Listed records
++++++

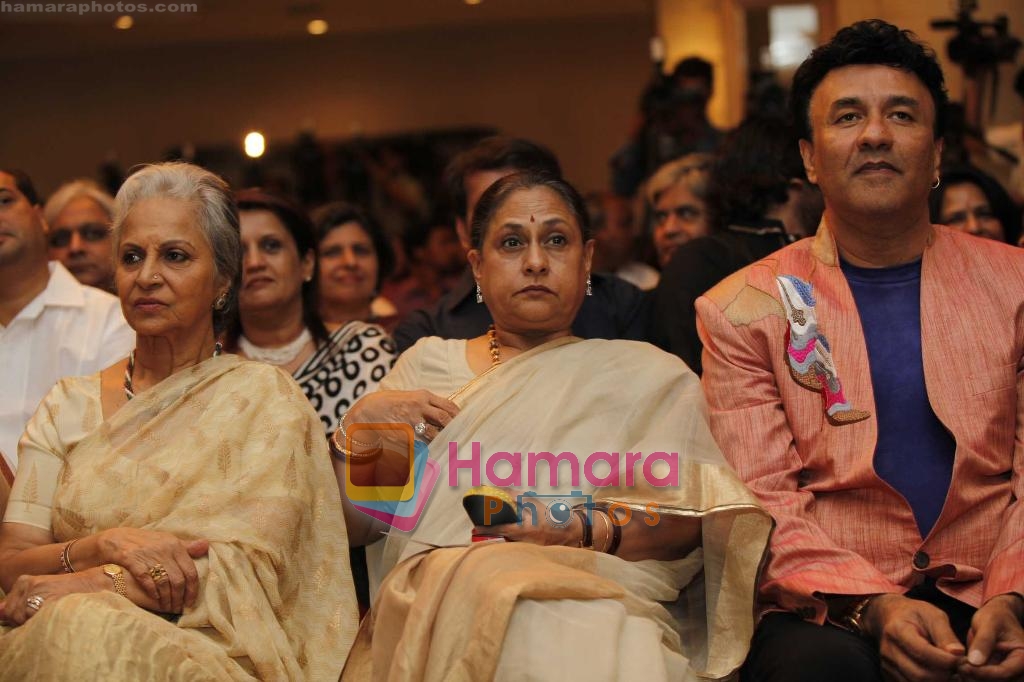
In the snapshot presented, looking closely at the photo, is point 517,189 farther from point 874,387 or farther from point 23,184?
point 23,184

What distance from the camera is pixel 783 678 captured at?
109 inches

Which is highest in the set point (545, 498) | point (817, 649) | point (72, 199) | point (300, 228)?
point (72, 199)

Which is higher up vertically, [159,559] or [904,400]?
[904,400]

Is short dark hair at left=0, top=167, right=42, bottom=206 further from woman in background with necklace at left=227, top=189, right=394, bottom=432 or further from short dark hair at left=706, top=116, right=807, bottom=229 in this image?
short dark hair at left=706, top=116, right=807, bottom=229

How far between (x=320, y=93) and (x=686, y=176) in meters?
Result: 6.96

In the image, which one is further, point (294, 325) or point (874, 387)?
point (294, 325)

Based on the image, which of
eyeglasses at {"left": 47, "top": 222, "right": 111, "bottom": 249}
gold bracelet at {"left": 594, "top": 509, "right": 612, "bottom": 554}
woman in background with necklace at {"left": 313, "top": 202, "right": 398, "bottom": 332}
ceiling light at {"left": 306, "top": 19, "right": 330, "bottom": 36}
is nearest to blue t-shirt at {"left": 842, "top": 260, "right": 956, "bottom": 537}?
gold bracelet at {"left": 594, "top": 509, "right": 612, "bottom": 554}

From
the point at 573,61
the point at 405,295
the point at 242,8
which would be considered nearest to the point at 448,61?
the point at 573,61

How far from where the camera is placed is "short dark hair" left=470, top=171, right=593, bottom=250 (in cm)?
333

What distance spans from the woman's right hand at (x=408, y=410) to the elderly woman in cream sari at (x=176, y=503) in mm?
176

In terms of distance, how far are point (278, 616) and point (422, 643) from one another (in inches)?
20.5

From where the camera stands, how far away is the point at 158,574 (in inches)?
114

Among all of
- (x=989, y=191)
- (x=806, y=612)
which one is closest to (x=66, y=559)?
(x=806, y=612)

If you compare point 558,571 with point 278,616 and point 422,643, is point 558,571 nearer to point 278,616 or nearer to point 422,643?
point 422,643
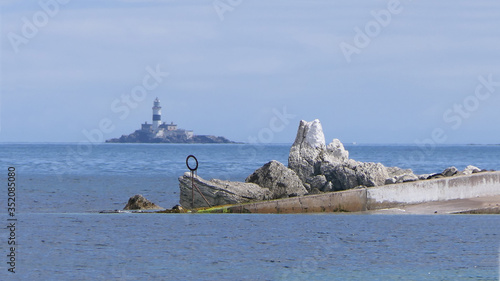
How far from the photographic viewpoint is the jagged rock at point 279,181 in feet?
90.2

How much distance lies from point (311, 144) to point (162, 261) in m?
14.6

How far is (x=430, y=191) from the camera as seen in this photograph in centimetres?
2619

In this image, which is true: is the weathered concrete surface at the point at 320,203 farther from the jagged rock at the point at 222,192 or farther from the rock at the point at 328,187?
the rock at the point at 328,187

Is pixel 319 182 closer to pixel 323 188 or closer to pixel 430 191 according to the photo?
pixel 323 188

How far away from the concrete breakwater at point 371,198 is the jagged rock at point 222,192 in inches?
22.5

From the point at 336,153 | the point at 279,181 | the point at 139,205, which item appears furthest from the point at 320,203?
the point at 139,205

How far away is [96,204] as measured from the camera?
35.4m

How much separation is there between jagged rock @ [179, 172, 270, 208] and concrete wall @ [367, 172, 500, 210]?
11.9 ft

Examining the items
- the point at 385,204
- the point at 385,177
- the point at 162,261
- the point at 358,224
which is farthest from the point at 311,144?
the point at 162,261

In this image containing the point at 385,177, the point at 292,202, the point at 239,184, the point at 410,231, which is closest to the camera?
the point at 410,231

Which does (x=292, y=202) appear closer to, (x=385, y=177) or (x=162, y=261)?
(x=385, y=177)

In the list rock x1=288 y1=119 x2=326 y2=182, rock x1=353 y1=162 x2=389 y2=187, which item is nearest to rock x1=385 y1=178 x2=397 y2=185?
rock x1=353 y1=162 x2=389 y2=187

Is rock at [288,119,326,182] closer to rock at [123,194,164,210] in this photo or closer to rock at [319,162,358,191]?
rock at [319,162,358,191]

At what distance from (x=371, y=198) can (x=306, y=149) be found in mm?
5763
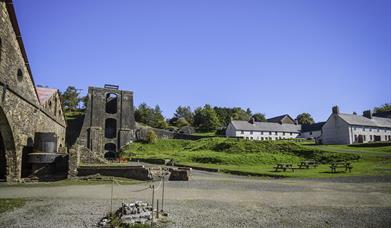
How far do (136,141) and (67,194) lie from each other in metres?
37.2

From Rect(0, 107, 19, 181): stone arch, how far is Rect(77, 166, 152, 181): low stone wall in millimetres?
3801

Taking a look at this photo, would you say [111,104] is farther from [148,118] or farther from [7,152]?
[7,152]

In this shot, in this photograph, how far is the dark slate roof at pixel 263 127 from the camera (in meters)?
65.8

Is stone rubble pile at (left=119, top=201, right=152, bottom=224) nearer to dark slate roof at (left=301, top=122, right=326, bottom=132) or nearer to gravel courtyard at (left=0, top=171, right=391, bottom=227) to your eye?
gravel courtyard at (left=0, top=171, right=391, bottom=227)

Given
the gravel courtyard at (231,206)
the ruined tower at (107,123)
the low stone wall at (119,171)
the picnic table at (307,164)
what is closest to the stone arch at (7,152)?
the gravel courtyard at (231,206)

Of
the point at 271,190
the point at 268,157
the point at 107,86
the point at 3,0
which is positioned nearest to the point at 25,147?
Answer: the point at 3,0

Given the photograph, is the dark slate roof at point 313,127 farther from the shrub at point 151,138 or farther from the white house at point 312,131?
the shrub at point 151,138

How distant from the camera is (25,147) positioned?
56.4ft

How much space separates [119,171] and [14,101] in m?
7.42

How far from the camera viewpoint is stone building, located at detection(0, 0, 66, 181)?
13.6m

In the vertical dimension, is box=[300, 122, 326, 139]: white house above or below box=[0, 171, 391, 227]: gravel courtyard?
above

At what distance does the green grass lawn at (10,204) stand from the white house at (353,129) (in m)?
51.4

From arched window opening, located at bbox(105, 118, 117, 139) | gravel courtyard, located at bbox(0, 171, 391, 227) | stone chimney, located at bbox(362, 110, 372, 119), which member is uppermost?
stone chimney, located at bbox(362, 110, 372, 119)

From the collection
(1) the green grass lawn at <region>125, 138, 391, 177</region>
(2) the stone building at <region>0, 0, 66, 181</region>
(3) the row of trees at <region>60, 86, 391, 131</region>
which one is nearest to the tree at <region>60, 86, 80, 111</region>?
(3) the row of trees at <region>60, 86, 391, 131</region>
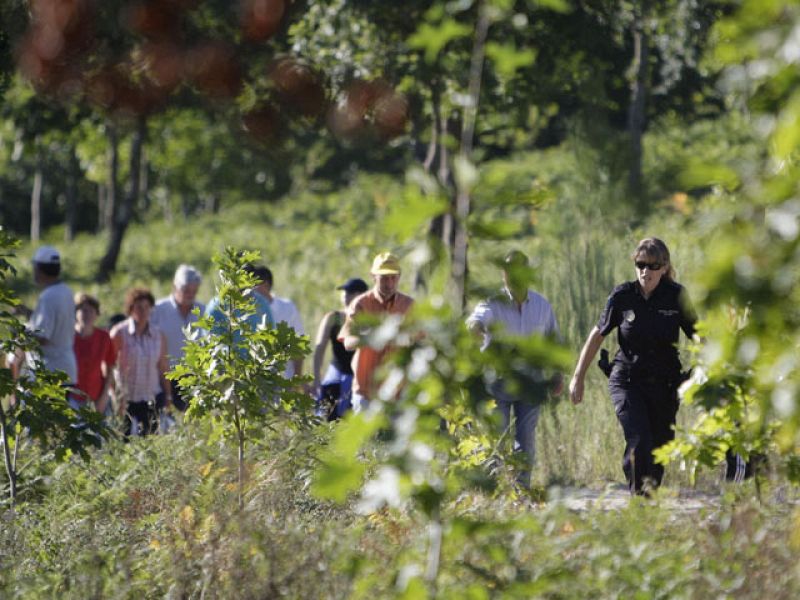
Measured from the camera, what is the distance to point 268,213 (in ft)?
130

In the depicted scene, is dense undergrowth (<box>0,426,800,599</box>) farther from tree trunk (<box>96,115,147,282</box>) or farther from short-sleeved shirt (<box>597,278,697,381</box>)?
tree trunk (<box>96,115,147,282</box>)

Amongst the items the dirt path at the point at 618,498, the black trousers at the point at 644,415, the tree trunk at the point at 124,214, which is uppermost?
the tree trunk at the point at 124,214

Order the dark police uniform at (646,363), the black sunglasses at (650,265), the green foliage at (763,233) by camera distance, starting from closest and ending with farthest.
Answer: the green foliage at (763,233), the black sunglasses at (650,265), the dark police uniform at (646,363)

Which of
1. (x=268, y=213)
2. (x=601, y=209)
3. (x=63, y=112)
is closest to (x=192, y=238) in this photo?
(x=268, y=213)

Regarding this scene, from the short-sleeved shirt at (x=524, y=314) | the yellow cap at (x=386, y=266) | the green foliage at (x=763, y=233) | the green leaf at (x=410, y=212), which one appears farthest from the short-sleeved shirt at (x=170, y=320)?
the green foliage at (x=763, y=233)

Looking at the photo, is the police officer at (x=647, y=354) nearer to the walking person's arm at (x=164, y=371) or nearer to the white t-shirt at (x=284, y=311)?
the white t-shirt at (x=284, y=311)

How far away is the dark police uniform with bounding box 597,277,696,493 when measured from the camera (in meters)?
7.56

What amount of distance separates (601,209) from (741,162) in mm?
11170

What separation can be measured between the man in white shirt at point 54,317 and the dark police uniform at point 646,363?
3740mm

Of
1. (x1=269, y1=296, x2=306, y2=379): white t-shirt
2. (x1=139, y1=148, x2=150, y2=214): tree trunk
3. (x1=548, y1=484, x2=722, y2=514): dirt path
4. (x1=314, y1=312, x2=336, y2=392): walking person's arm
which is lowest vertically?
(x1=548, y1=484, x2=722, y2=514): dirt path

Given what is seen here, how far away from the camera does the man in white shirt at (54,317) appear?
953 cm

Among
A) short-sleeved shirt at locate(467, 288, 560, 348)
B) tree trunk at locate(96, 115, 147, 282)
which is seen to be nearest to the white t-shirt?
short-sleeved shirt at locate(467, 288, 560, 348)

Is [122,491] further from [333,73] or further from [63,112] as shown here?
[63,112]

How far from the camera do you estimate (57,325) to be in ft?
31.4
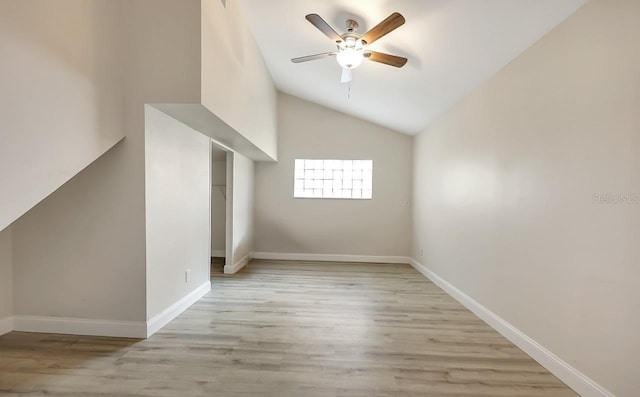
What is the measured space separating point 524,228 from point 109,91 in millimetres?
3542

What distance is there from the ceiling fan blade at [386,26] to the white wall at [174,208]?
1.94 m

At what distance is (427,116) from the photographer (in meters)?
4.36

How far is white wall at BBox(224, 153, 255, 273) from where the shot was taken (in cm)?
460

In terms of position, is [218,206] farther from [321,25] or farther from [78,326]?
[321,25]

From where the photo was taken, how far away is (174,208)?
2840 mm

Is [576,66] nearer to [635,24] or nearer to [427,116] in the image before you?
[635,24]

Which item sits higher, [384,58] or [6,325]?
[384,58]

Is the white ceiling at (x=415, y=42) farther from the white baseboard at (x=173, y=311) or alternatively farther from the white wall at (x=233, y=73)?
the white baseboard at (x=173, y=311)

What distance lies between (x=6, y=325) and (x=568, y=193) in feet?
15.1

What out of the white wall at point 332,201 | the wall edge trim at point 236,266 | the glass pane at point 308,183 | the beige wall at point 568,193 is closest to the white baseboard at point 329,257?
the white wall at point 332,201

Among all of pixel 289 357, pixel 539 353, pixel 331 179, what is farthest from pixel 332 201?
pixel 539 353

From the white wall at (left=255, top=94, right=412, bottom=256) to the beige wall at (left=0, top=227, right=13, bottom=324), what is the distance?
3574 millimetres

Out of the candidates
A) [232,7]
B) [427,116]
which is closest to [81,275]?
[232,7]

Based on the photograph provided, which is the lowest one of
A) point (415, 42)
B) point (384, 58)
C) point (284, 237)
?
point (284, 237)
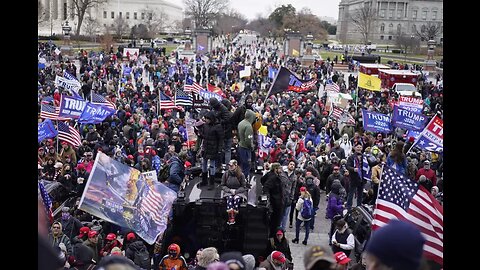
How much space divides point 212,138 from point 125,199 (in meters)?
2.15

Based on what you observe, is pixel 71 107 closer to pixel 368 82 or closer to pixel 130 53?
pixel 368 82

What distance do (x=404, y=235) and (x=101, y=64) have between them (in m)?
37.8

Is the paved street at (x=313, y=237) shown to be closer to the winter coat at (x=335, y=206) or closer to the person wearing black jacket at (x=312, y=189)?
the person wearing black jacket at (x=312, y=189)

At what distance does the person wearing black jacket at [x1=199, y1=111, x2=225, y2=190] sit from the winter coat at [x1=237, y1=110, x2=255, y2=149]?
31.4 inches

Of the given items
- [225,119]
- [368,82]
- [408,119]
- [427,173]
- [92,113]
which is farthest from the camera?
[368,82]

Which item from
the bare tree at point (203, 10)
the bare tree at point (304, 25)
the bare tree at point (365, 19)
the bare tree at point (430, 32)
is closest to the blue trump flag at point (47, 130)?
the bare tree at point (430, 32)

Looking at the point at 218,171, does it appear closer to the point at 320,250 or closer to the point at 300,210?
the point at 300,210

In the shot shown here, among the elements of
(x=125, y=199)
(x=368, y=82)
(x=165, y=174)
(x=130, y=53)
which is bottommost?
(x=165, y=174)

++++++

What needs to be done
Where the line containing "Among all of pixel" appears above, start there and set down each line exactly through the last line of the data; leave out every picture.

Exercise solution
Among all of pixel 289 357, pixel 539 353, pixel 331 179, what is farthest from pixel 332 201?
pixel 539 353

From the white wall at (left=255, top=94, right=412, bottom=256) to the beige wall at (left=0, top=227, right=13, bottom=324), what is the distance?
3574 millimetres

Out of the candidates
A) [232,7]
B) [427,116]
which is closest to [81,275]?
[232,7]

Based on the photograph provided, which is the lowest one of
A) point (415, 42)
B) point (384, 58)
C) point (284, 237)
?
point (284, 237)
How much space divides point 212,138 from point 125,199 (in meters)?
2.15

Based on what you observe, is pixel 71 107 closer to pixel 368 82 or closer to pixel 130 53?
pixel 368 82

What distance do (x=404, y=235) and (x=101, y=64) have between them (in m)?
37.8

Is the paved street at (x=313, y=237) shown to be closer to the winter coat at (x=335, y=206) or closer to the person wearing black jacket at (x=312, y=189)?
the person wearing black jacket at (x=312, y=189)

At what distance does the person wearing black jacket at [x1=199, y1=111, x2=225, y2=190] sit from the winter coat at [x1=237, y1=110, x2=255, y2=149]?
31.4 inches

Of the given items
- [225,119]
- [368,82]
- [408,119]
- [427,173]
- [92,113]
which is farthest from the camera?
[368,82]

Which item from
the bare tree at point (203, 10)
the bare tree at point (304, 25)
the bare tree at point (365, 19)
the bare tree at point (430, 32)
is closest to the blue trump flag at point (47, 130)?
the bare tree at point (430, 32)

Looking at the point at 218,171, does it appear closer to the point at 320,250 or closer to the point at 300,210?
the point at 300,210

In the shot shown here, among the elements of
(x=125, y=199)
(x=368, y=82)
(x=165, y=174)
(x=130, y=53)
which is bottommost?
(x=165, y=174)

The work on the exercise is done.